Compito da svolgere:
Riprendi il testo su Cesare e sul De bello gallico, continuando a scrivere subito dopo la sua ultima frase.

═══ Testo da leggere

CESARE. Biografia

Caio Giulio Cesare (100 o 102/ 44 a.C.), letterato, uomo politico e generale romano.
Naque a Roma da famiglia nobile di antichissime origini. Ricevuta una buona educazione filologica, venne allontanato dalla città da Silla, perchè simpatizzava per il partito democratico. Nel 60 fece parte del primo triunvirato con Pompeo e Crasso, ottenendo il consolato nel 59. Proconsole e governatore delle Gallie nel 58, conquistò nel giro di otto anni la provincia gallica. Fattosi eleggere dittatore a vita, sembrò propenso a una serie di profonde revisioni, anche di ordine costituzionale, facendo nascere il sospetto che nutrisse ambizioni monarchiche: a causa di ciò, una congiura di esponenti repubblicani lo assassinò alle Idi (15) di marzo del 44.

CESARE. De bello gallico

Il " De bello gallico" di Cesare è il resoconto, chiaro ed essenziale, del suo intervento militare in Gallia tra il 58 e il 52 a.C. Il testo ha i caratteri della storiografia cosiddetta "pragmatica" (attenta prevalentemente alla descrizione dei fatti). Vi si può cogliere l'intenzione propagandistica di Cesare, volta soprattutto a difenderlo da quanti, lontano, a Roma, criticavano e denigravano il dispendio di mezzi e di uomini richiesto dall'impresa gallica. Si ritiene che l'autore voglia, con i Commentari, divulgare tra i Romani le "res gestae", sue e dei legionari, in terre tanto lontane e sconosciute, per crearsi le basi per la futura ascesa politica.

══════
═══ Materiale fornito

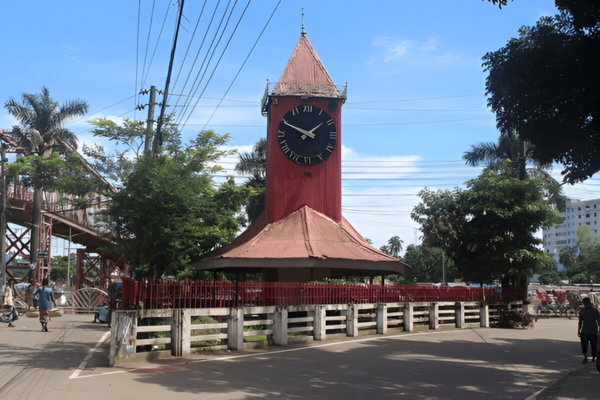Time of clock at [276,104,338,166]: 1:49
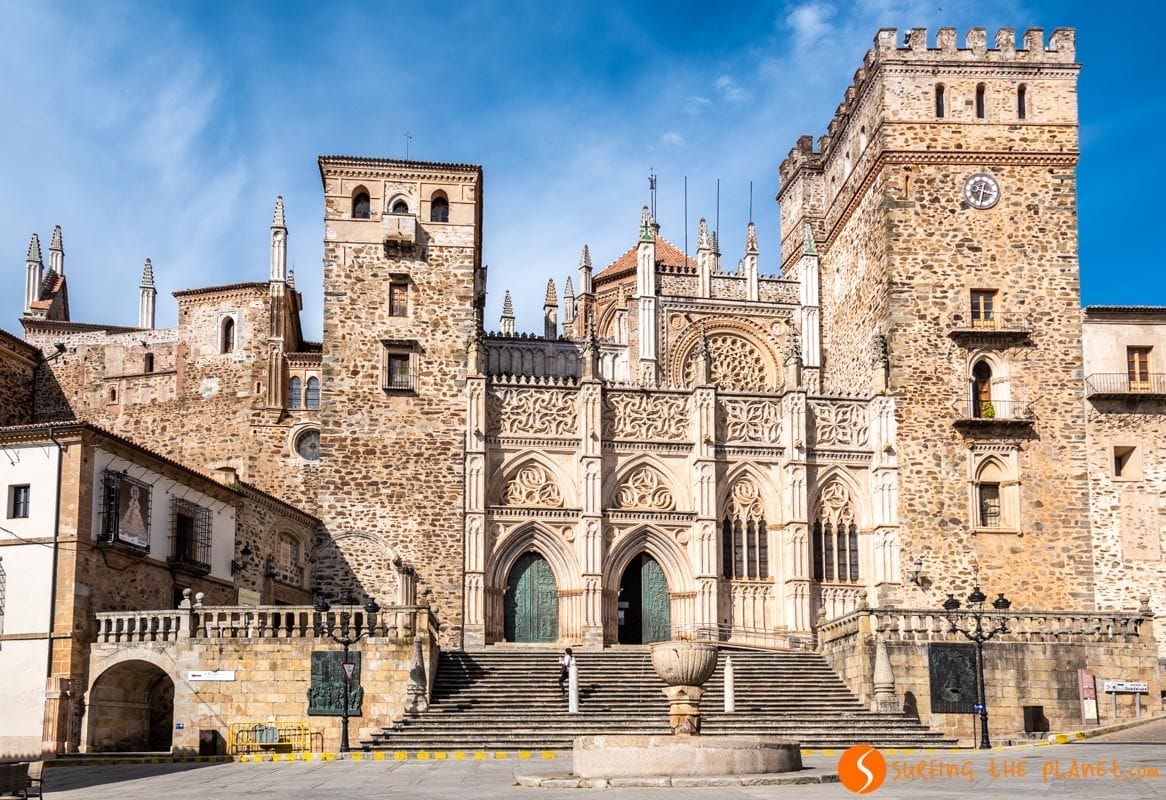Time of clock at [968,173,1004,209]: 3:32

══════

Risposta qui sotto:
CESARE. Testi e traduzione

Cesare, De bello gallico III, 10; III,18; III, 19; III,21; III, 22; IV, 5;  IV, 13; V, 3VI, 20; VII, 3; VII, 14; VII, 22; VII, 77;  VII, 89;

III, 10

Itaque cum intellegeret, omnes fere Gallos novis rebus studere et ad bellum mobiliter celeriterque excitari, omne autem homines natura libertati studere et condicionem servitutis odisse, priusquam plures civitates conspirarent, partiendum sibi ac latius distribuendum exercitum putavit. Pertanto, comprendendo che quasi tutti i Galli erano bramosi di novità ed eccitabili e facili e pronti alla guerra e che in genere tutti gli uomini naturalmente amano la libertà e odiano lo stato servile, prima che altri popoli ancora si unissero con loro, pensò di spartire e dislocare più ampiamente l'esercito.

III, 18

...(Sabinus) idoneum quendam hominem et callidum delegit, Gallum, ex iis, quos auxilii causa secum habebat. Huic magnis praemiis pollicitationibusque persuadet uti hostes transeat... ...(Sabino) scelse un individuo scaltro e adatto allo scopo, un gallo di quelli delle milizie ausiliarie, e con la promessa di grandi ricompense lo indusse a passare al nemico...

III, 19

Nam ut ad bella suscipienda Gallorum alacer ac promptus est animus, sic mollis ac minime resistens ad calamitates perferendas mens eorum est. Poiché i Galli hanno animo focoso e pronto ad entrare in guerra; ma la loro indole è fiacca e poco resistente alle disfatte.

III, 21

..quibus fortiter resistentibus..... ...ma poiché essi ( i Soziati) facevano vigorosa resistenza...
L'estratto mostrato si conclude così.